More than a century ago states began to implement primaries to choose senators and members of the House of Representatives. This was a reform aimed at making the selection of party candidates more democratic—no longer would they be selected by party bosses or party advocates attending caucuses or conventions.
No reform is perfect, and primary elections have been drawn much criticism in recent years. One charge against them is that the voters who participate in them are atypical, hence, the candidates that win them either are overly leftwing or rightwing in their views and overly concerned with pleasing these voters.
This research brief adds evidence to the charge of primary voter atypicality.

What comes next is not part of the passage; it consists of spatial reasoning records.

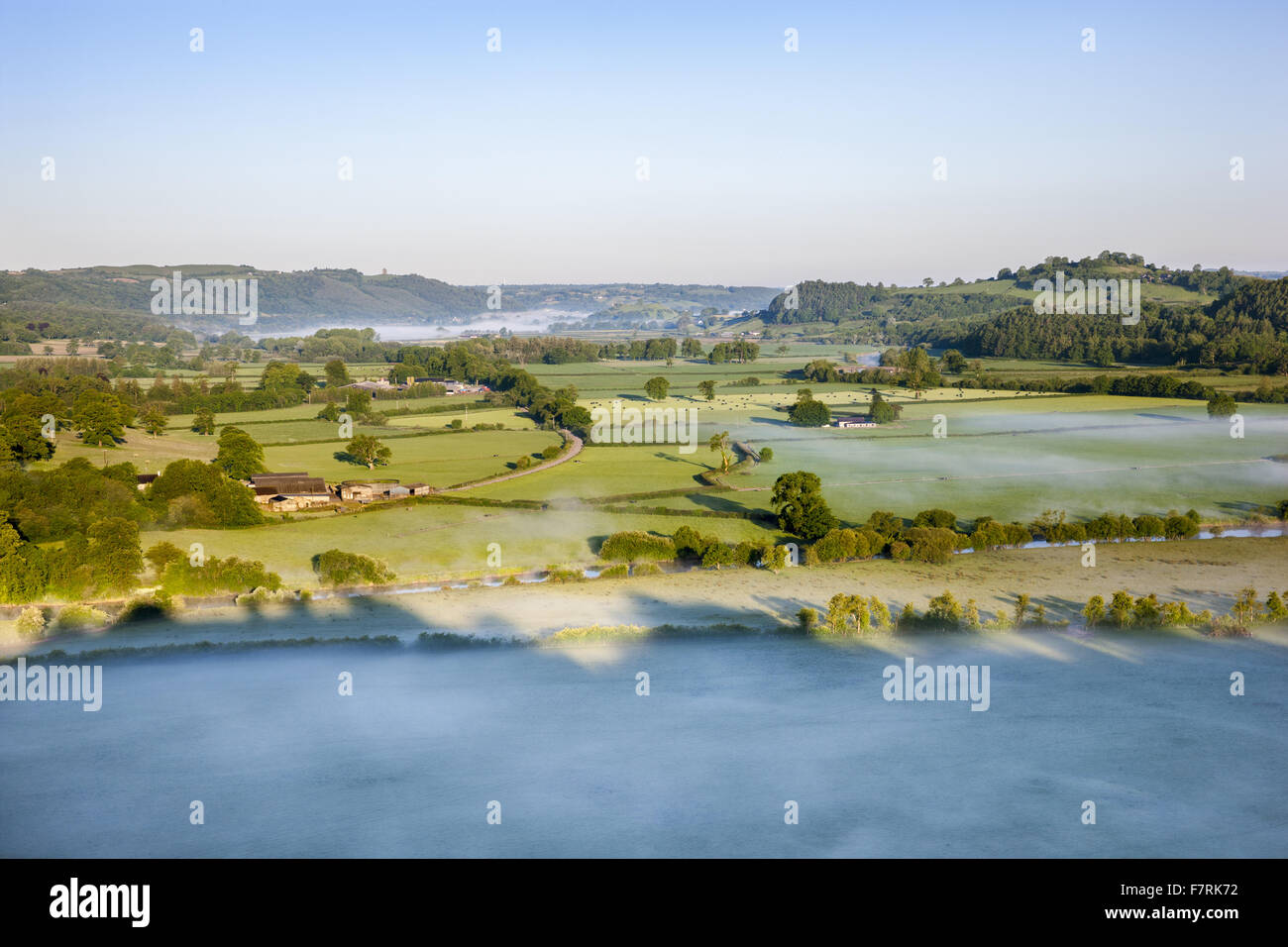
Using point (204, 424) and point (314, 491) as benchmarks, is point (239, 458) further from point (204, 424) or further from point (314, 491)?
point (204, 424)

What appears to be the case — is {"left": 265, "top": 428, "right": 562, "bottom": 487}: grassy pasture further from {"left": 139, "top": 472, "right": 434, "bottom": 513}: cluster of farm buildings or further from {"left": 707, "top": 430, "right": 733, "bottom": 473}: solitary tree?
{"left": 707, "top": 430, "right": 733, "bottom": 473}: solitary tree

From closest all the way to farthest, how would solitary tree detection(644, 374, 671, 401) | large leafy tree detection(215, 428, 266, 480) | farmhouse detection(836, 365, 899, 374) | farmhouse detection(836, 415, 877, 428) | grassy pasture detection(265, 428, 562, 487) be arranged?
1. large leafy tree detection(215, 428, 266, 480)
2. grassy pasture detection(265, 428, 562, 487)
3. farmhouse detection(836, 415, 877, 428)
4. solitary tree detection(644, 374, 671, 401)
5. farmhouse detection(836, 365, 899, 374)

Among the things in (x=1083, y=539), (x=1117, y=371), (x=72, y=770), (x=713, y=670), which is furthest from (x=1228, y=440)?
(x=72, y=770)

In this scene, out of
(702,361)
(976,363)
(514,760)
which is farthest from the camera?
(702,361)

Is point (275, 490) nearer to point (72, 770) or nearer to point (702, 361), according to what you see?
point (72, 770)

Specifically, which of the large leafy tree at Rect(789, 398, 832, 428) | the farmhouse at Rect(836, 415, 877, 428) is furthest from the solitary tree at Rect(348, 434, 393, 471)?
A: the farmhouse at Rect(836, 415, 877, 428)
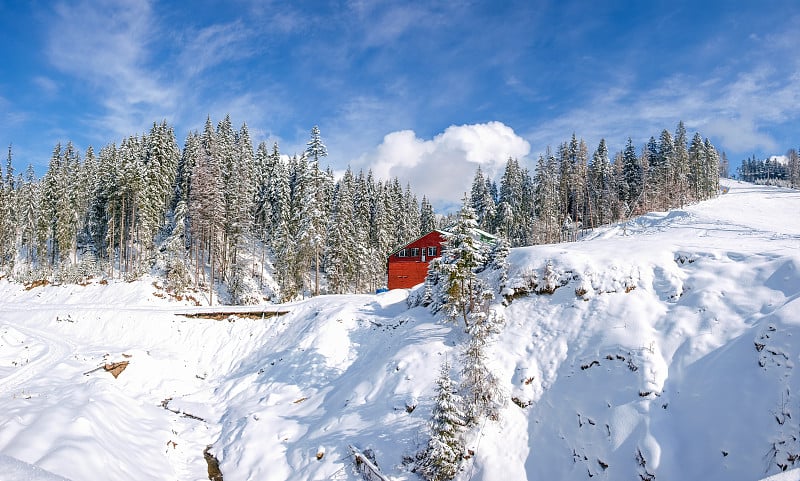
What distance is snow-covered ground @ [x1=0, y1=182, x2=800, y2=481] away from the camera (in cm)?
973

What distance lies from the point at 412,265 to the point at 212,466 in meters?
30.5

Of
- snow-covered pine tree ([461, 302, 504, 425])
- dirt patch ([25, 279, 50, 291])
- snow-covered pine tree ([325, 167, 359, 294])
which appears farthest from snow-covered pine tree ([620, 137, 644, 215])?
dirt patch ([25, 279, 50, 291])

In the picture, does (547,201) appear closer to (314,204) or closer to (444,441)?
(314,204)

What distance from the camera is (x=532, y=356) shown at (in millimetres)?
14391

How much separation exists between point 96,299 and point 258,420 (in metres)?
33.4

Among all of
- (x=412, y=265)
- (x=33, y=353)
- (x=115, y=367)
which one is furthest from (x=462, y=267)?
(x=412, y=265)

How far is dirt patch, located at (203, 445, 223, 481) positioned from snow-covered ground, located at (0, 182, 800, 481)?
194 millimetres

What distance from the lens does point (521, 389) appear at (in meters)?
13.4

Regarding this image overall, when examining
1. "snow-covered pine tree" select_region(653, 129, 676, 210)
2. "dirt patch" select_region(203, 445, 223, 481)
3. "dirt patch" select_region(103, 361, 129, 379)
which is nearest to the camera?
"dirt patch" select_region(203, 445, 223, 481)

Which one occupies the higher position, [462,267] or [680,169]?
[680,169]

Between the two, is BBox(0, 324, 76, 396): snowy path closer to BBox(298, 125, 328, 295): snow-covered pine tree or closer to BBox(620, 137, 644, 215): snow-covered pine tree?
BBox(298, 125, 328, 295): snow-covered pine tree

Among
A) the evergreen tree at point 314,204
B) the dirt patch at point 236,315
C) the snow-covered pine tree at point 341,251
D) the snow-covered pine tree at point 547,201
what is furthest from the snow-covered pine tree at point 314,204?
→ the snow-covered pine tree at point 547,201

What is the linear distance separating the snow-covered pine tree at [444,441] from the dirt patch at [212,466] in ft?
24.3

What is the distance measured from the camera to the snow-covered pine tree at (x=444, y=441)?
36.3 feet
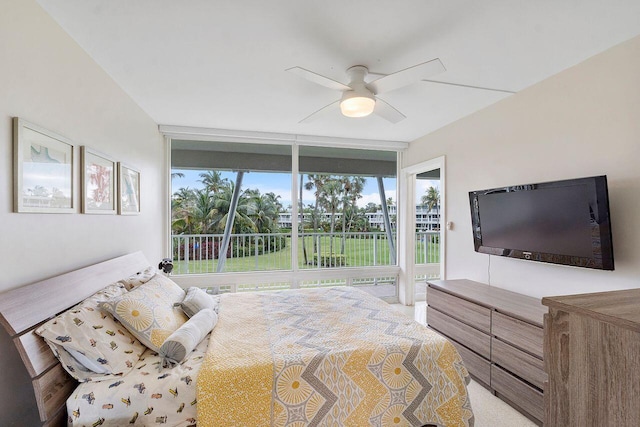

In 2024, 87% of House races were determined in primary elections, meaning that just 7% of voting‑age Americans —“decisive primary voters” as this brief terms them— effectively chose most members of Congress. Thus, for example, if a congressional district has 50 percent of voters who reliably vote for Democrats, 30 percent who consistently vote for Republicans, and 10 percent who can go either way, the candidate who wins the Democratic primary almost inevitably will win the general election.
The memo’s authors drew data from the Catalist voter file to compare decisive primary voters in uncompetitive districts to the general voting‑age population. They focused specifically on voters who participated in the dominant party’s primary (e.g., the Democrats in the example above). This methodological choice isolates the subset of voters who actually determine outcomes in districts where the general election is not competitive.
The findings show that decisive primary voters differ sharply from the broader population across both partisan/ideological and demographic dimensions.